* **Prompt**: Which lines below include the string "Alcelaphus"? Please show each one.

### Data for review

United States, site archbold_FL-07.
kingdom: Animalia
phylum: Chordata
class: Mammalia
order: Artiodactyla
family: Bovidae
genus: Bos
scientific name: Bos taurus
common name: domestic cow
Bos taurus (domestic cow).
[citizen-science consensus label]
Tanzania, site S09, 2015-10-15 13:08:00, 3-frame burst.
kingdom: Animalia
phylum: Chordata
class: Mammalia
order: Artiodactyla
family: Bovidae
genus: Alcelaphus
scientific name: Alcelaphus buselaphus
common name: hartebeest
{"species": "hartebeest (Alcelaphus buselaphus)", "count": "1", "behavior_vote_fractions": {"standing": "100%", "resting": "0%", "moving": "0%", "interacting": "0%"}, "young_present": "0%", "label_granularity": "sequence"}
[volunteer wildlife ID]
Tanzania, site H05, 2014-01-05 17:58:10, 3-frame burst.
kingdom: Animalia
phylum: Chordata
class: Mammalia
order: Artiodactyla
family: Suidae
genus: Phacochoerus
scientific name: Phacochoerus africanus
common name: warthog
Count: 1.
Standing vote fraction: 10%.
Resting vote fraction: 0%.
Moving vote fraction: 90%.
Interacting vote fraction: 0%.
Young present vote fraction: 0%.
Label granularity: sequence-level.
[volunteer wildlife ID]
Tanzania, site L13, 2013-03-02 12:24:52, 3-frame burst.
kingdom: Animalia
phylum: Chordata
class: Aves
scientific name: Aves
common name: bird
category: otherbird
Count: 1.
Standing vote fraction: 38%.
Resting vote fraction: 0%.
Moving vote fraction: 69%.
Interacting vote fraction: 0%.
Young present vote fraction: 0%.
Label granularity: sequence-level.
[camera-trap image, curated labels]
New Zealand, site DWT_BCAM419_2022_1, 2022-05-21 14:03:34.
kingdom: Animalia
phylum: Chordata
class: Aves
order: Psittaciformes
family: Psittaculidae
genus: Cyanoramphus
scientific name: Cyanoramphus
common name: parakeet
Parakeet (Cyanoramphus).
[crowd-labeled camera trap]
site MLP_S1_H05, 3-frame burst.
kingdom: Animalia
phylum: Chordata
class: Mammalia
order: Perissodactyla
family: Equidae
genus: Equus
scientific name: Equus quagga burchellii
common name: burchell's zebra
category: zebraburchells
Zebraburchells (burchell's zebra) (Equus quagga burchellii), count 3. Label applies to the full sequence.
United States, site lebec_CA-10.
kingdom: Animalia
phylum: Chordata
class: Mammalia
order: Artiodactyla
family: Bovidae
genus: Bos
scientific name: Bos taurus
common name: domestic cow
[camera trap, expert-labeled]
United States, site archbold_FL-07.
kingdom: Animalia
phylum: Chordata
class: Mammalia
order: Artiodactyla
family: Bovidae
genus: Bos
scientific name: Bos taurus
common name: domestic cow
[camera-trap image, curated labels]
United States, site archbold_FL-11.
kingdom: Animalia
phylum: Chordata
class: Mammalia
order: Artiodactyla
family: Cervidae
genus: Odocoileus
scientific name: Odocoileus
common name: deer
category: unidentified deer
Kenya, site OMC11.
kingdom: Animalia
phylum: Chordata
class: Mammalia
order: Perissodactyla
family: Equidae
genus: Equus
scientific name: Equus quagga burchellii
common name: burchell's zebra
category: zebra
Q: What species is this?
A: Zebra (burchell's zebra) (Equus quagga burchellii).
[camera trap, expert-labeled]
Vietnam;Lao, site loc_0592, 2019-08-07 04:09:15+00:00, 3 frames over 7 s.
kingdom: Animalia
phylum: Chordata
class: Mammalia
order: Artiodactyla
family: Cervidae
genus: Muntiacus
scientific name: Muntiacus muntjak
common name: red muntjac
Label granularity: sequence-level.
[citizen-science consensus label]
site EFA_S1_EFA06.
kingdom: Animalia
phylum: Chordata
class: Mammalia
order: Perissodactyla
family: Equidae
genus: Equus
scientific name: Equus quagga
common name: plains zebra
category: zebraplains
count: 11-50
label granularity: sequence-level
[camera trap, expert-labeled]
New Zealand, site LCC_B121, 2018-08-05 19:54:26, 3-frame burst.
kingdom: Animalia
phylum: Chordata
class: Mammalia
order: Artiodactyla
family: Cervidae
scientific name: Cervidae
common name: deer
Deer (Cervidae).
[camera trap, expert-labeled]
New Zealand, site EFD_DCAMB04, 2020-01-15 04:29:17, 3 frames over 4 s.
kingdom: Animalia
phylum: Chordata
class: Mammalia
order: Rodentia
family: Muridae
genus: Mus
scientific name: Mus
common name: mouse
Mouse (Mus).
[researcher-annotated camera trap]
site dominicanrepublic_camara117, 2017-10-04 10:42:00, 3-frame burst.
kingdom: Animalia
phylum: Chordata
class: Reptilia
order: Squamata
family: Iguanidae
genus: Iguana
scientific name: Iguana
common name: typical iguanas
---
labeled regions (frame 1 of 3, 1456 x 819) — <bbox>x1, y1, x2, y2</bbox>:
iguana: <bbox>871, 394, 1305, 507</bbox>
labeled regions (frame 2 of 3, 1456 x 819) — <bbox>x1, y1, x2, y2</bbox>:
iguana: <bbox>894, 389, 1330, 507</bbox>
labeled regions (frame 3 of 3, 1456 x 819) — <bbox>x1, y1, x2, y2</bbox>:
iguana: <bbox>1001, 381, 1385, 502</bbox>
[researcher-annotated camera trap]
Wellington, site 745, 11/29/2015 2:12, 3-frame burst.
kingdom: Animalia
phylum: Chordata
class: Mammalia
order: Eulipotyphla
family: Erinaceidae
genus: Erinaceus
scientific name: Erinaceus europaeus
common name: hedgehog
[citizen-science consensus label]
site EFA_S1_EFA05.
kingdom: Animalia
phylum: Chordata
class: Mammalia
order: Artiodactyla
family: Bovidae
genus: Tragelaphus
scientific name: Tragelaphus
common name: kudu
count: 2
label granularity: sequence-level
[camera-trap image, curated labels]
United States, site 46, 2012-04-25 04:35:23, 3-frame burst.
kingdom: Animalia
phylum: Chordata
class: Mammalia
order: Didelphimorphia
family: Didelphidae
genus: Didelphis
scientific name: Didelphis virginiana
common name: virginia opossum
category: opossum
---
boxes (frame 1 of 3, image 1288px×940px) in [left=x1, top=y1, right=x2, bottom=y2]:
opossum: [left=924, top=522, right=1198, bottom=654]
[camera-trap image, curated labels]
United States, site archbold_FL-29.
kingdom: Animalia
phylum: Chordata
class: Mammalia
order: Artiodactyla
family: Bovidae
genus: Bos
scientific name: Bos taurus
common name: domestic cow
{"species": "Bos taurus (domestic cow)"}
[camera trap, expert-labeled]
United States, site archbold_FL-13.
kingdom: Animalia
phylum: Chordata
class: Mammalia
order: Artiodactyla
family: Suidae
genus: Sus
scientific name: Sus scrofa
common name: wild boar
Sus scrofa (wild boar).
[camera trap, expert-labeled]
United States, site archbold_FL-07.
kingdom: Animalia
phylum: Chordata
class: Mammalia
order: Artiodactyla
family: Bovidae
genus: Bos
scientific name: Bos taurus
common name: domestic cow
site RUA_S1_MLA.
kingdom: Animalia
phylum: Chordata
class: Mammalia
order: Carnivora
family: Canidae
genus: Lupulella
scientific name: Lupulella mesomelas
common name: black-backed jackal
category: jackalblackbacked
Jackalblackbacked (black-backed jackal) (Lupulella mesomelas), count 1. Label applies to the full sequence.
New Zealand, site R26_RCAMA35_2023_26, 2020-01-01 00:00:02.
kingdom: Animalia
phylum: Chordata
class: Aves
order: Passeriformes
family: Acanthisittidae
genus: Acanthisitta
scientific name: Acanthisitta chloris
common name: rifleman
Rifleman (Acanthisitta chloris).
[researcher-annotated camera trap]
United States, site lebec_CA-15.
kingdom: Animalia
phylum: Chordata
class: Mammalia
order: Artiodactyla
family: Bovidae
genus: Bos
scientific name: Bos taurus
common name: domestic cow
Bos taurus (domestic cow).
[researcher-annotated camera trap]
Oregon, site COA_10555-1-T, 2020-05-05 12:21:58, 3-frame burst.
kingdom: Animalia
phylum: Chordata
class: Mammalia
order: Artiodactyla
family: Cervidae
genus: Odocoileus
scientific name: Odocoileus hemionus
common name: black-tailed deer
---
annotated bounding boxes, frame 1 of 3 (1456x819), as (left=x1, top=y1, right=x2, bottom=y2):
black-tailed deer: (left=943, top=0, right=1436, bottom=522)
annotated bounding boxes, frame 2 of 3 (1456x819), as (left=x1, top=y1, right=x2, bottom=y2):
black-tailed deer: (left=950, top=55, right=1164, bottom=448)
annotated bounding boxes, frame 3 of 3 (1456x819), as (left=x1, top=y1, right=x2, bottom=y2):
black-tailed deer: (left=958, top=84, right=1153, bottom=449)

######

* **The answer**:
genus: Alcelaphus
scientific name: Alcelaphus buselaphus
{"species": "hartebeest (Alcelaphus buselaphus)", "count": "1", "behavior_vote_fractions": {"standing": "100%", "resting": "0%", "moving": "0%", "interacting": "0%"}, "young_present": "0%", "label_granularity": "sequence"}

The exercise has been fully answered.